でもそうなると話が発散されるので、とりあえず大きく分類すると主に上記の2つがポイントとなると理解ください。
次は、この2つの内容についてもう少し掘り下げていきます。
今回の記事は、ネットワークの設定をソフトウェアで制御するメリットについて説明します。
※「ネットワーク」という単語が出てきた際は「コンピュータネットワーク」と置き換えてくださいね。
ネットワーク環境の現状
まず、現在のネットワーク環境を考えてみます。
最近の企業ネットワークの構成は数年前よりもどんどん複雑になって行っています。ネットワークが複雑になっている理由として以下があげられるでしょう。
- ネットワーク機器の多様化
- 耐障害性の対応
- 多種ベンダー機器の増加
ネットワーク機器の多様化
最近のネットワークは、以下を代表とする多数のネットワーク機器で構成されています。
- スイッチ(L2/L3)
- ルータ
- 負荷分散装置
- SSLアクセラレータ
- ファイアーウォール
- SSL/VPN
初めの2つがネットワークを構成する、いわゆるパケットをルーティングするための機器ですよね?残りの4つは、様々な要件でネットワークに付与される機器です。しかし、特にファイアーウォールは昨今のセキュリティ事情でエンタープライズには必須となってきています。
このように、最近は非常に多くのネットワーク機器で企業ネットワークは構成されています。昔に比べるとどんどん複雑になってきています。
耐障害性の対応
ネットワーク機器の多様化により、ネットワークトポロジの中に沢山登場人物が増えることになりました。それは、可用性の観点での検討事項が増加したことを意味します。単一障害点を排除するために、各機器を冗長構成にする必要があるのですが、その手順・設定方法・テクノロジーは機器によってまちまちです。スイッチをスタック構成にしたり、負荷分散装置は独自のHA構成にしたり。また、冗長化を考慮すると単純に配置する機器が倍になります。運用・保守担当社からすると作業量が増えますね。
多種ベンダー機器の増加
ネットワークトポロジ上に様々な種類(機能毎)の登場人物が多数登場する、それは様々なベンダーの機器によって構成されることを意味します。これまではCiscoメイン、負荷分散装置はF5程度だったものが、もっと色んなベンダーの機械が増えるわけです。
現在のネットワーク関連の課題
こんな感じで、企業ネットワークはどんどん複雑になってきてます。その結果、これまでよりも様々な課題が浮かび上がってきています。

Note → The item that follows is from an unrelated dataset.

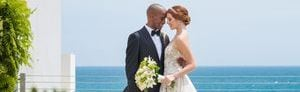 Bride and groom embracing on balcony with sparkling ocean view in the background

- 様々な種類の機器のテクノロジーを知っている人がいないといけない
- 大量のネットワーク機器を設定する人員がいないといけない
- 様々なベンダーの機器の設定方法を知っている人がいないといけない
要約すると、色んな機械が増えた(そして、これからも増え続ける)訳です。
機器を増やすことはお金さえあれば比較的簡単です。でも、その機器のノウハウを持っている人員を常にアサインしておくことは非常に困難です。機器が増えるごとに現在の担当者のスキルの底上げをしたり、アウトソースするのも大変です。これは機器が増えれば増えるほど、ますます困難な課題となります。
SDNによって「ネットワークの設定」を集中的に行う
SDNでは、「ネットワーク機器を集中して設定するサーバー(以下設定サーバー)」みたいなものを配置します。

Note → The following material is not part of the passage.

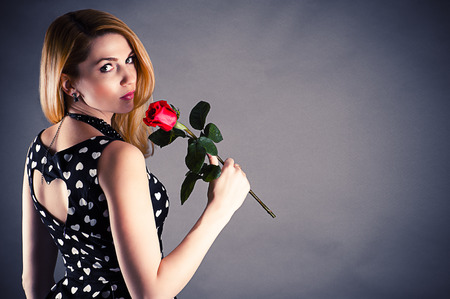 beautiful woman with a flower in hand photo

まず、ネットワーク機器が追加されると、設定サーバーに追加した機器情報を追加します(Software defineするわけですね。平たく言うと、プログラミングするわけです)。
ネットワーク機器の設定変更の必要性が出た場合、人間は設定サーバーに各ネットワーク機器に設定したい内容を登録します(正確には事前に登録した設定ロジックの一覧から、設定する命令を選択する)。

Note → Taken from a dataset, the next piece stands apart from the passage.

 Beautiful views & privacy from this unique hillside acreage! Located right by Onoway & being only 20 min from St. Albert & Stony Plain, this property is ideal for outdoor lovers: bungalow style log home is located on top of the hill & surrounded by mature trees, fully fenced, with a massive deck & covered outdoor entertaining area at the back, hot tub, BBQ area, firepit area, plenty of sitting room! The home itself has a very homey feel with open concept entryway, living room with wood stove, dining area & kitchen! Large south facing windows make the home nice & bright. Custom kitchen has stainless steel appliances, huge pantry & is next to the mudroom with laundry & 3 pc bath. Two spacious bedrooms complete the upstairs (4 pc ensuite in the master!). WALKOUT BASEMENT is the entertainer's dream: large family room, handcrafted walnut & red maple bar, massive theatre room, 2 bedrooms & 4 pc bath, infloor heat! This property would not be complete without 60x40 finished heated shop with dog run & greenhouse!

設定サーバーは選択された設定(Software defineした)ロジックで、各ネットワーク機器に設定を行います。
つまり、人間は直接ネットワーク機器の操作は行わないモデルです。
この方式を利用すると、例えば以下のようなメリットがあります。
複数の機器に、共通の設定が容易に行うことができる
例えばSNMPサーバーのIPアドレスが変わった場合、これまでだと全N/W機器にログインして設定変更を行う必要がありました。
設定サーバーの方式を利用すると、人間は設定サーバーに設定依頼を1回するだけ済みます。あとは設定サーバーが全対象機器に設定を代理してくれます。
前述したとおり、企業のN/W機器は冗長構成となっています。設定サーバーの方式を利用すると、人間は冗長の×2を意識する必要も殆どありません(設定時には)。
各機器固有のコマンドを覚える必要がない
ネットワーク機器の設定なんて、通常は汎用的なものであるはずです。
例えば静的経路の追加やダイナミックルーティングの設定など、各ベンダーの機器の設定コマンドが違うだけで設定内容は同じな場合がほとんどです。
設定サーバーの方式を利用すると、人間は設定サーバーの操作やコマンドを覚えるだけでよいです。 各ネットワーク機器の設定は設定サーバーが行うので、各ネットワーク機器のベンダー依存コマンドは覚える必要がありません。
作業のスケジューリングが容易
設定サーバーに設定内容をスケジュール登録すれば、決まった時間(例えば業務時間後)に自動的に各機器に設定を行ってくれます。ネットワーク機器によってはスケジューリング機能が実装されていないものもあります。
そんな機器でも設定サーバーがスケジューリング機能を保有しいていればスケジュール作業が可能となります。
色んな疑問がでますよね
誰が「共通言語」から「製品固有言語」への変換を行うの?
機器追加時に、誰が設定管理サーバーへの登録を行うの?
そんなに単純なの!?(いや、違う)
とか沢山の疑問がわくと思いますが、それは別の話です。 コンセプトとしてはこういう話がありますす、というのをまずは理解していただきたいです。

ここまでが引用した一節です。